Start of THE RECORDS
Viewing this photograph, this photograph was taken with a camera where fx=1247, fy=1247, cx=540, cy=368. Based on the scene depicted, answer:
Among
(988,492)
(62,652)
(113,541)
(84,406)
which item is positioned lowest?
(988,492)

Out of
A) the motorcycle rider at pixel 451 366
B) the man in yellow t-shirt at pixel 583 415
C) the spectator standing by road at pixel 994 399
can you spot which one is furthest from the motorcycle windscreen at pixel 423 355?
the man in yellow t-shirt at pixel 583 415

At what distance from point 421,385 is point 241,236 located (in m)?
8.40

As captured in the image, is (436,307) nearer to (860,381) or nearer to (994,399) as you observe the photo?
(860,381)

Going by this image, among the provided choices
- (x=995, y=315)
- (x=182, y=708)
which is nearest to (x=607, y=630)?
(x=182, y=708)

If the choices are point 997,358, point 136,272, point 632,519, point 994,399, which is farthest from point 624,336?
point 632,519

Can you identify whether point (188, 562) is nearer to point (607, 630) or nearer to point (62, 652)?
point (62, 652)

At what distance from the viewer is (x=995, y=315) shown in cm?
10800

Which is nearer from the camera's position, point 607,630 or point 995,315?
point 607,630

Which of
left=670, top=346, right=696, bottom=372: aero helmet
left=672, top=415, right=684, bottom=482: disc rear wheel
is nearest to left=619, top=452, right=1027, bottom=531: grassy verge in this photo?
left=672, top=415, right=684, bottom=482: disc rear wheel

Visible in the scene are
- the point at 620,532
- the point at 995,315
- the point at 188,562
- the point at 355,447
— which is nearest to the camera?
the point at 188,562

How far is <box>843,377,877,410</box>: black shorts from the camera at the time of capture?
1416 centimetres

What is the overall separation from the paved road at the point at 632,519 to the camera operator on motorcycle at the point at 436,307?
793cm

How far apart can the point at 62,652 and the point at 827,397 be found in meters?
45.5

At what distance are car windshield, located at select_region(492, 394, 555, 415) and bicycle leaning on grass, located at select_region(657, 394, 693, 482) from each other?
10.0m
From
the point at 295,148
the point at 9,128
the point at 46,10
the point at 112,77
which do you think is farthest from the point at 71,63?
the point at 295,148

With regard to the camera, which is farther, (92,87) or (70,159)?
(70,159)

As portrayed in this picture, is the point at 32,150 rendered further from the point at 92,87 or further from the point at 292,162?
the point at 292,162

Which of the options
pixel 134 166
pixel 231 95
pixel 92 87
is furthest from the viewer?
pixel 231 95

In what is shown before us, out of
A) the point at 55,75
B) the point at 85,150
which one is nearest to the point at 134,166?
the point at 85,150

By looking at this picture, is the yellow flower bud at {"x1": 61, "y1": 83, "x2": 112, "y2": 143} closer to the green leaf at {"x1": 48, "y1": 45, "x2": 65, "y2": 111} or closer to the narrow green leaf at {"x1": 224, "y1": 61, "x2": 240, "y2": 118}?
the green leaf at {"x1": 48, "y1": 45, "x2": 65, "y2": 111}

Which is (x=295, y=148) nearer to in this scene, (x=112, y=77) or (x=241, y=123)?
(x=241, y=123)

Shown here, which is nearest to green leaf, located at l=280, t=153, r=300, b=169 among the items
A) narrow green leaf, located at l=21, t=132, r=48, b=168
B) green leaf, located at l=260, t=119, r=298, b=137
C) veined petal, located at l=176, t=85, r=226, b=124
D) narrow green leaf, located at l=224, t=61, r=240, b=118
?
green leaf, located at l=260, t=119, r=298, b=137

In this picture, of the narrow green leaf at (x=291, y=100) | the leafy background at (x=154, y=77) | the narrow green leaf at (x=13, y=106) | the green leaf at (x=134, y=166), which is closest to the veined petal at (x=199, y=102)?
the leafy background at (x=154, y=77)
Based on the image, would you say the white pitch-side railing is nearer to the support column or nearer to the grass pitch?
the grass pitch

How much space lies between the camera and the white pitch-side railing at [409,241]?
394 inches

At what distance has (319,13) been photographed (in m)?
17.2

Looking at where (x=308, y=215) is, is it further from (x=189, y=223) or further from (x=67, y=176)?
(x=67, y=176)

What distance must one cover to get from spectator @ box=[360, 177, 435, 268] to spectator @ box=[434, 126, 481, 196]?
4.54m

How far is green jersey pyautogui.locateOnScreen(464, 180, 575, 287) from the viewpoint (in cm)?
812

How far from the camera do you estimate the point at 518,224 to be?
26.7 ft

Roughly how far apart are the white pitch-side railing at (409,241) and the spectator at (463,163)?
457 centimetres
End of THE RECORDS
# STATED TASK
Write out the entries above word for word.

# FULL OUTPUT
Viewing this photograph, this photograph was taken with a camera where fx=1247, fy=1247, cx=540, cy=368. Based on the scene depicted, answer:
Among
(988,492)
(62,652)
(113,541)
(84,406)
which item is positioned lowest?
(988,492)

Out of
A) the motorcycle rider at pixel 451 366
B) the man in yellow t-shirt at pixel 583 415
C) the spectator standing by road at pixel 994 399
can you spot which one is furthest from the motorcycle windscreen at pixel 423 355?
the man in yellow t-shirt at pixel 583 415

At what distance from point 421,385 is point 241,236 located (in m)?
8.40

As captured in the image, is (436,307) nearer to (860,381) or nearer to (994,399) as you observe the photo?
(860,381)

Going by this image, among the provided choices
- (x=995, y=315)
- (x=182, y=708)
which is nearest to (x=607, y=630)?
(x=182, y=708)

If the choices are point 997,358, point 136,272, point 632,519, point 994,399, which is farthest from point 624,336?
point 632,519

Can you identify whether point (188, 562) is nearer to point (607, 630) or nearer to point (62, 652)?
point (62, 652)

At what distance from the viewer is (x=995, y=315) shown in cm?
10800

Which is nearer from the camera's position, point 607,630 or point 995,315?
point 607,630

Which of
left=670, top=346, right=696, bottom=372: aero helmet
left=672, top=415, right=684, bottom=482: disc rear wheel
is nearest to left=619, top=452, right=1027, bottom=531: grassy verge in this photo?
left=672, top=415, right=684, bottom=482: disc rear wheel

Visible in the scene are
- the point at 620,532
- the point at 995,315
- the point at 188,562
- the point at 355,447
— which is nearest to the camera?
the point at 188,562

How far is <box>843,377,877,410</box>: black shorts from the camera at the time of capture?
1416 centimetres

What is the overall separation from the paved road at the point at 632,519 to the camera operator on motorcycle at the point at 436,307?
793cm

How far apart can the point at 62,652 and the point at 827,397 be found in meters?
45.5

At what distance are car windshield, located at select_region(492, 394, 555, 415) and bicycle leaning on grass, located at select_region(657, 394, 693, 482) from each other?
10.0m
From
the point at 295,148
the point at 9,128
the point at 46,10
the point at 112,77
which do you think is farthest from the point at 71,63?
the point at 295,148

With regard to the camera, which is farther, (92,87) or (70,159)?
(70,159)

As portrayed in this picture, is the point at 32,150 rendered further from the point at 92,87 or further from the point at 292,162?
the point at 292,162

Which of the options
pixel 134 166
pixel 231 95
pixel 92 87
is furthest from the viewer?
pixel 231 95

In what is shown before us, out of
A) the point at 55,75
B) the point at 85,150
which one is nearest to the point at 134,166?
the point at 85,150

By looking at this picture, is the yellow flower bud at {"x1": 61, "y1": 83, "x2": 112, "y2": 143} closer to the green leaf at {"x1": 48, "y1": 45, "x2": 65, "y2": 111} or closer to the narrow green leaf at {"x1": 224, "y1": 61, "x2": 240, "y2": 118}?
the green leaf at {"x1": 48, "y1": 45, "x2": 65, "y2": 111}

Which is (x=295, y=148) nearer to in this scene, (x=112, y=77) or (x=241, y=123)?
(x=241, y=123)

Shown here, which is nearest to green leaf, located at l=280, t=153, r=300, b=169 among the items
A) narrow green leaf, located at l=21, t=132, r=48, b=168
B) green leaf, located at l=260, t=119, r=298, b=137
C) veined petal, located at l=176, t=85, r=226, b=124
D) narrow green leaf, located at l=224, t=61, r=240, b=118
?
green leaf, located at l=260, t=119, r=298, b=137

In this picture, of the narrow green leaf at (x=291, y=100) | the leafy background at (x=154, y=77) | the narrow green leaf at (x=13, y=106) | the green leaf at (x=134, y=166), which is closest to the veined petal at (x=199, y=102)?
the leafy background at (x=154, y=77)
Based on the image, would you say the white pitch-side railing is nearer to the support column or nearer to the grass pitch?
the grass pitch

How much space lies between the camera and the white pitch-side railing at [409,241]?
394 inches

At what distance has (319,13) been photographed (in m)?
17.2

Looking at where (x=308, y=215) is, is it further from (x=189, y=223) or further from (x=67, y=176)?
(x=67, y=176)

What distance must one cover to get from spectator @ box=[360, 177, 435, 268] to spectator @ box=[434, 126, 481, 196]?
4.54m

How far is green jersey pyautogui.locateOnScreen(464, 180, 575, 287) from the viewpoint (in cm)?
812

How far from the camera do you estimate the point at 518,224 to be?
26.7 ft

Roughly how far apart are the white pitch-side railing at (409,241) and the spectator at (463,163)?
457 centimetres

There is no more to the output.